Study: Stillbirths, maternal mortality, depression increased during pandemic
LOUISVILLE, Ky. (WAVE) - The coronavirus pandemic has had a damaging effect on pregnancies worldwide, according to a new study by Lancet Global Health.
According to the Mayo Clinic, pregnancy does not lead to an increased risk of COVID-19, but if a pregnant woman gets COVID, its effects can be much worse. It can cause an increased risk of ICU, increased use of needing a ventilator and an increased risk of mortality.
The new Lancet study shows how often the complications are happening around the world. British researchers reviewed 40 published studies across 17 countries, which included more than six million pregnancies. They found rates of stillbirth and maternal death increased by nearly a third during the pandemic.
It also reported that the pandemic has caused an increase in postpartum depression, anxiety, or both.
Overall, researchers found the outcomes were worse in low to middle income countries.
Although Dr. Edward Miller, the head of maternal and fetal medicine at UofL Health said the review is significant, he believes it’s not completely representative of pregnancies in the United States.

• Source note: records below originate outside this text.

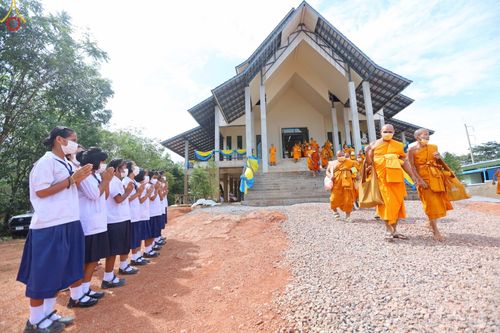 ภาพ No.50226:ประมวลภาพพิธีถวายมหาสังฆทาน 77 วัด ฉลองครบรอบ 7 ปี ศูนย์ปฏิบัติธรรมพัทลุง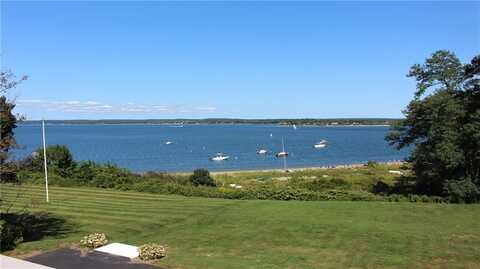 55 Sigourney Road, Portsmouth, RI 02871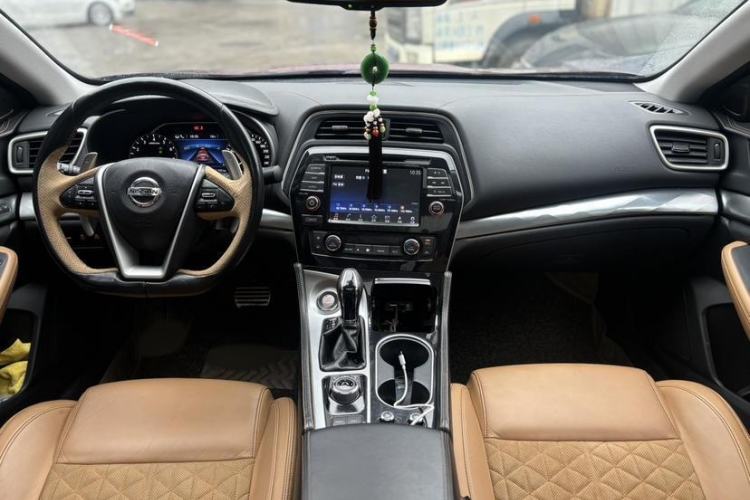 Used Nissan Maxima 2016 2.5L XV Ultimate Edition Interior 4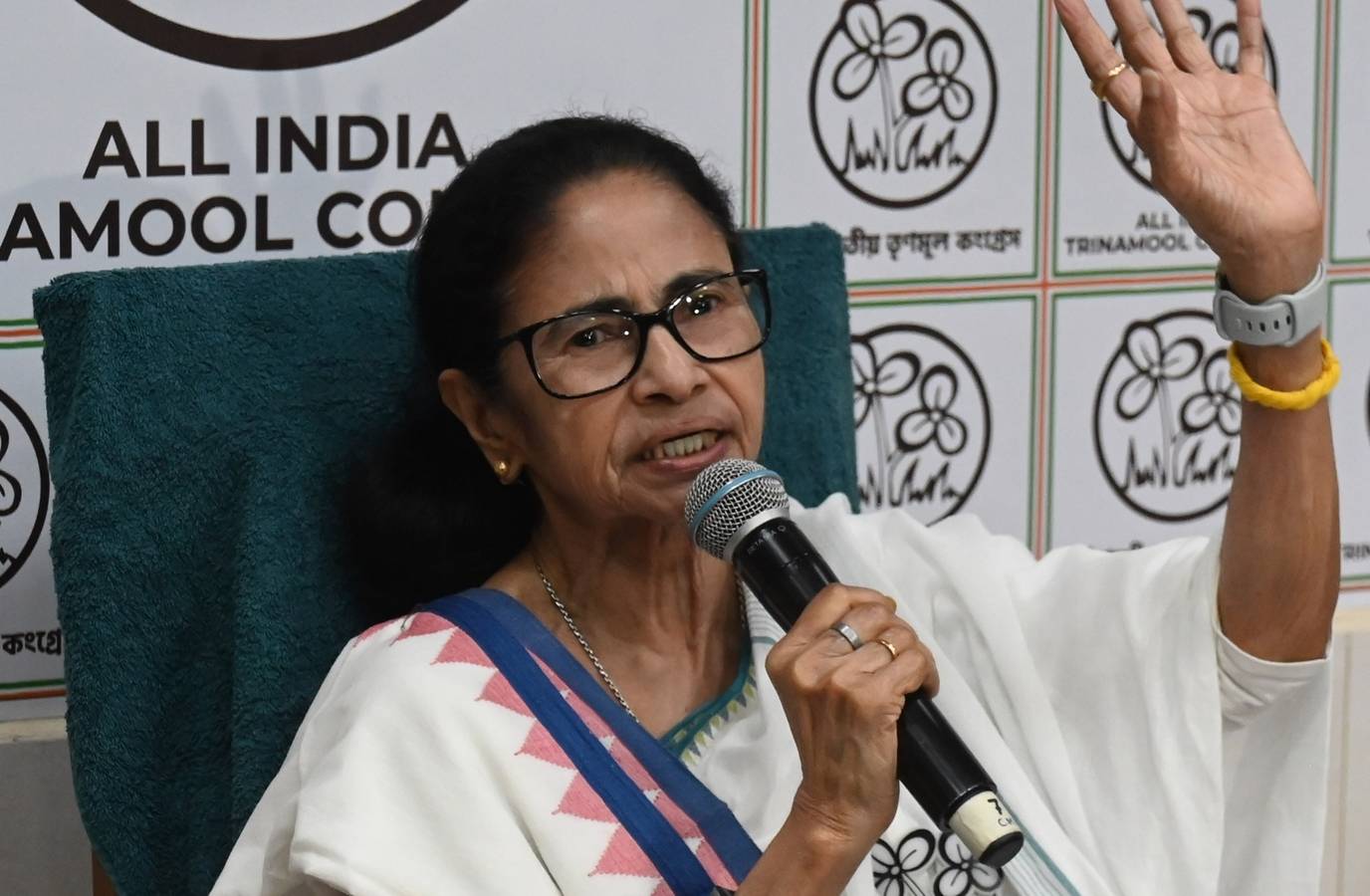 Supreme Court Warns Mamata Banerjee on Interfering with ED Raids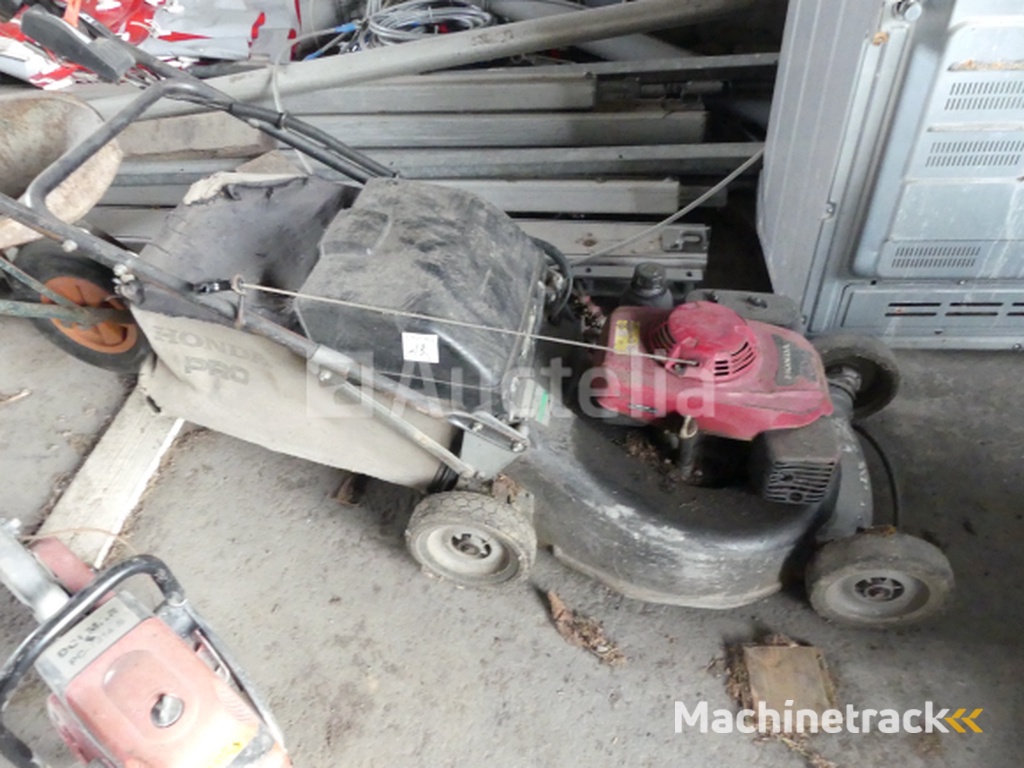 1Tractor en 2 grasmaaiers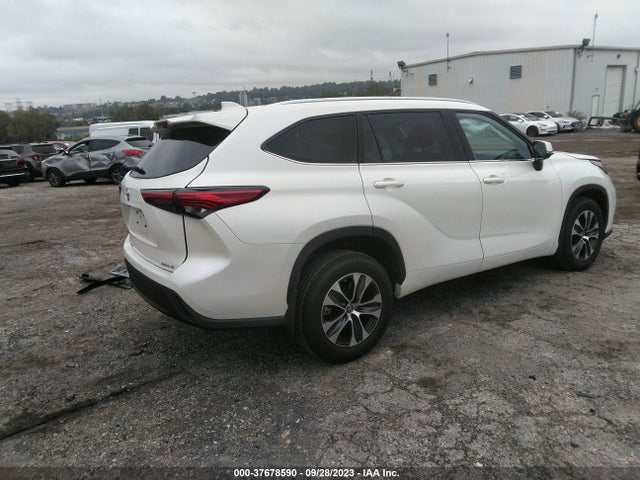 Toyota Highlander Xle 2021 5TDGZRBH6MS549149 Image 4
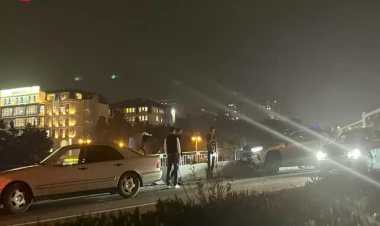 Bakıda zəncirvari qəza: yaralanana var - YENİLƏNİB - FOTO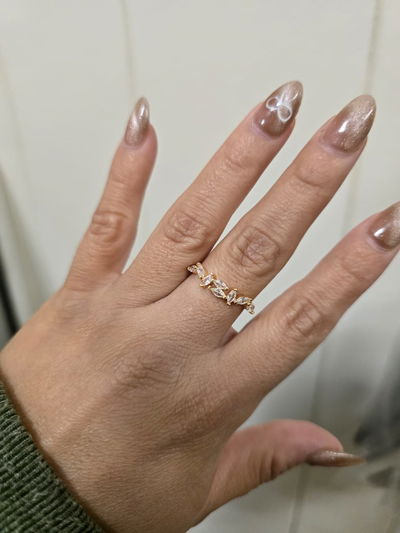 Anillo con piedritas 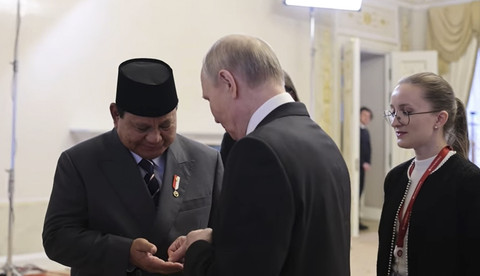 Presiden RI Prabowo Subianto dan Presprabowo bertemu putiniden Rusia Vladimir Putin bertukar cenderamata usai pertemuan bilateral di St Petersburg Rusia. Foto: Youtube/ Sekertariat Presiden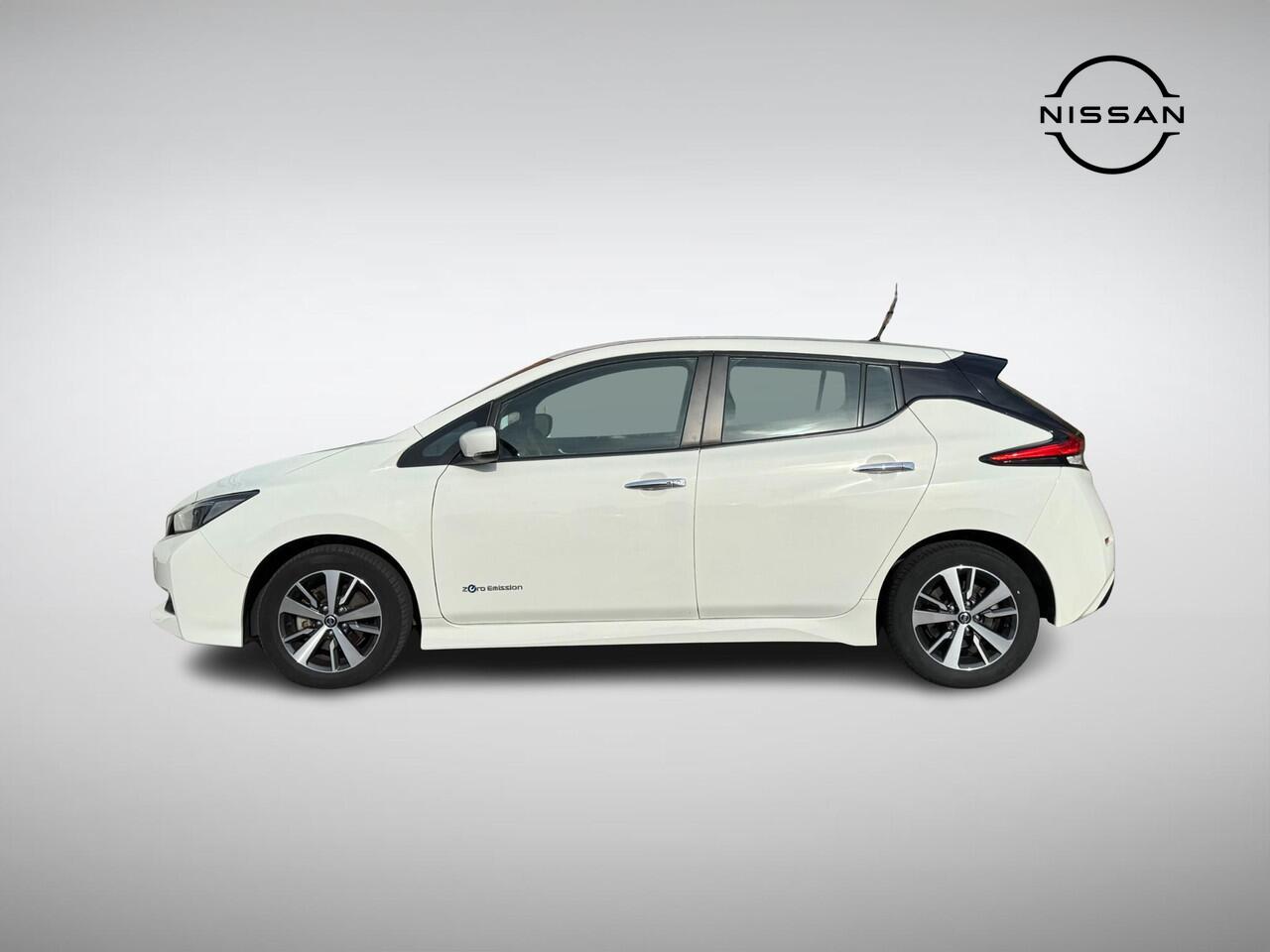 Nissan LEAF Acenta 40 kWh SoH 92% | Navigatie | Camera | Apple Carplay/Android Auto | Dodehoek Detectie | Adapt. Cruise Control | Rijklaarprijs!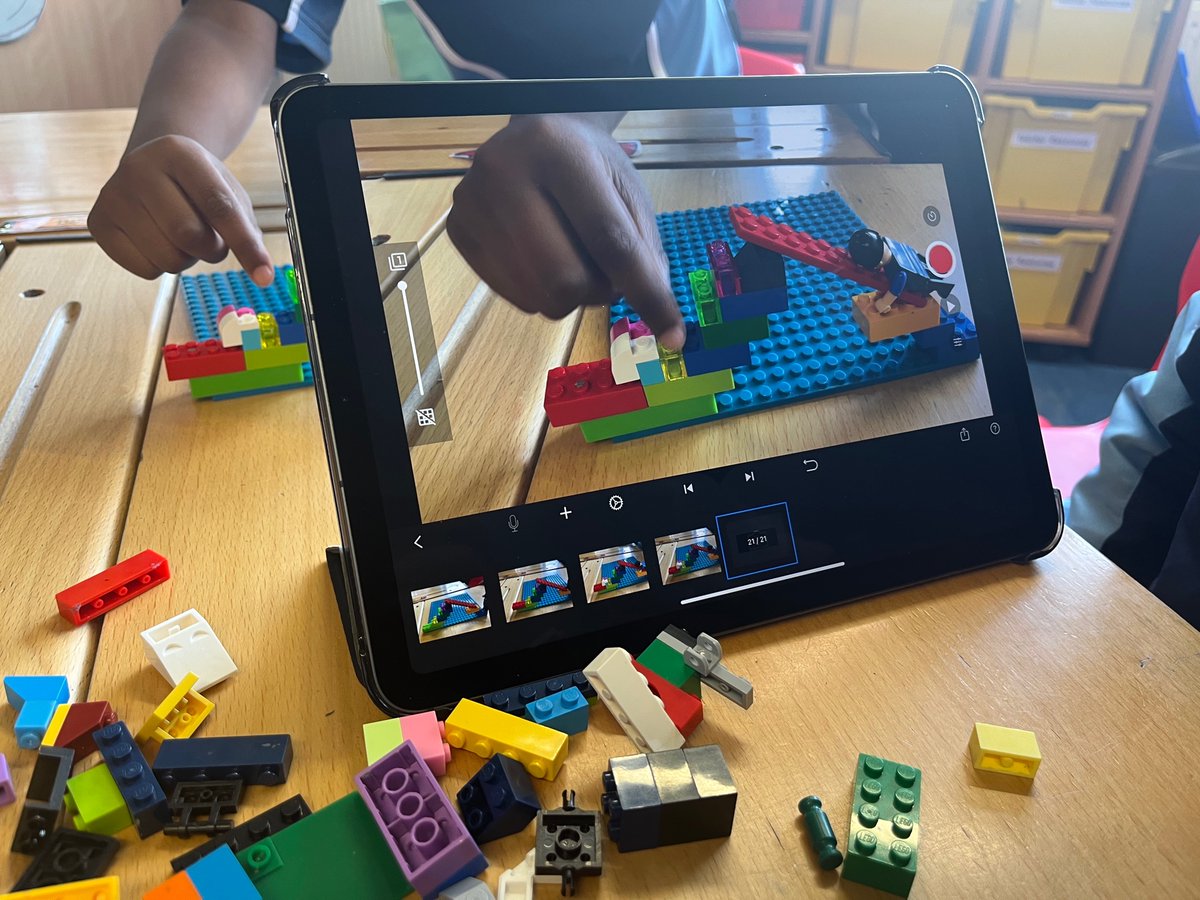 StBernardsPrep's tweet photo. We are delighted to invite @3discovery into St Bernard’s Prep for lots of exciting activities to support their computing curriculum. Year 3 have been creating their own animation! 

#STEAM #3discovery #computing #excitinglessons #futureanimators  #legoanimation #stbernardsprep https://t.co/NMPHGEqCwY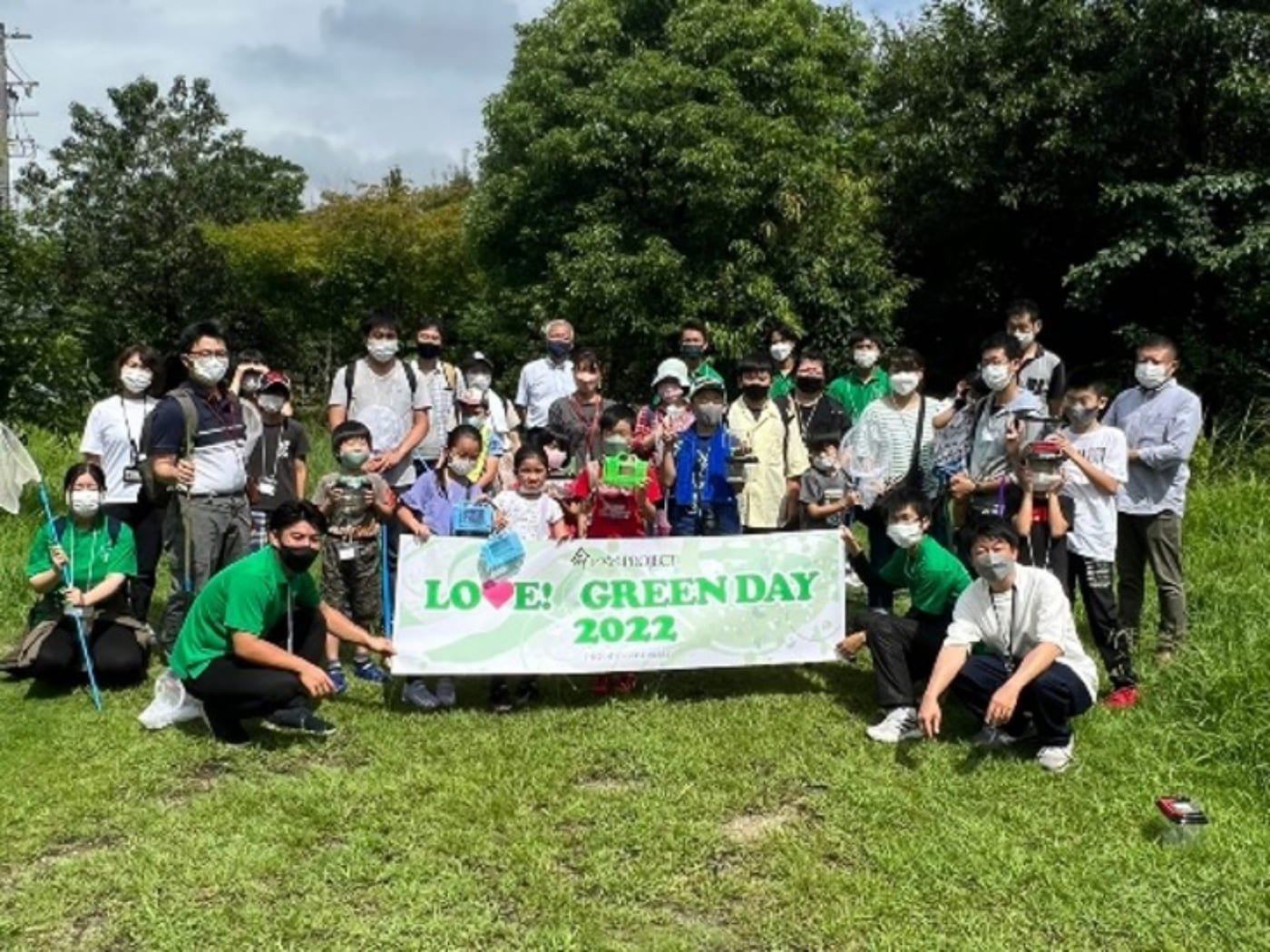 学生・企業が連携した地域住民向け緑地見学会の集合写真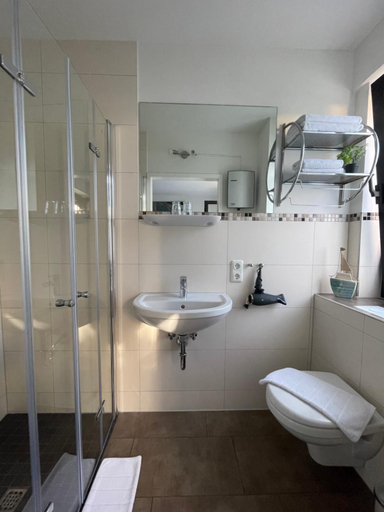 Bathroom 5, Hotel Hegemann garni, Paderborn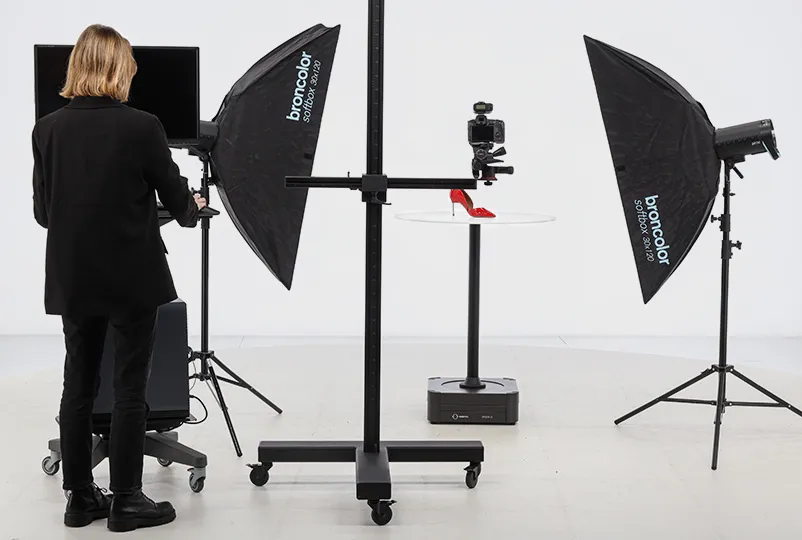 Platforma obrotowa Orbitvu zintegrowana ze studiem fotograficznym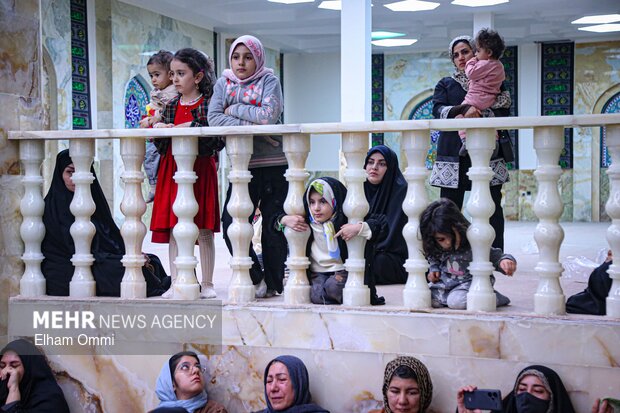 استقبال مردمی از بیرق رضوی در سنندج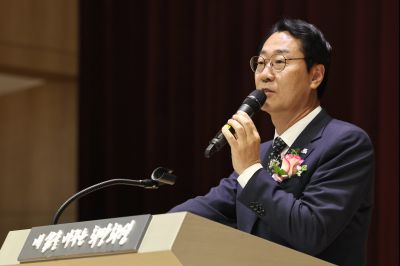 제9회 전국동시지방선거 정명근 당선인 당선증 교부식 C1KS5478_resize.JPG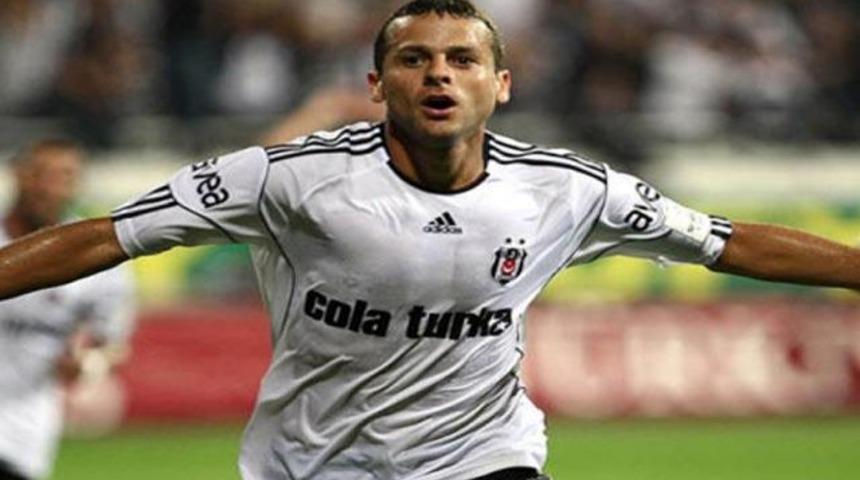 Kartal, Bobo'ya resti &ccedil;ekti!
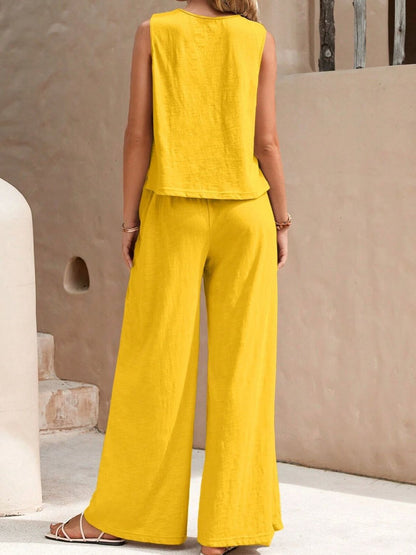 Round Neck Sleeveless Top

“While we haven’t seen an increased number of deaths either maternal or neonatal that we have attributed to COVID, we definitely have seen a worsening of complications such as preeclampsia because oftentimes they’re arriving to us later,” Miller told WAVE 3 News. “They’re not able to get into the same amount of prenatal visits, whatever those barriers may be, and there’s a significant increase in the amount of postpartum depression that we’re seeing as well.”
Miller said anxiety and depression is universal, but access to healthcare is not. Some populations or countries have better or worse healthcare resources, which could impact the mother or infant’s outcome.
Waiting to ask for help, Miller said, could lead to serious complications.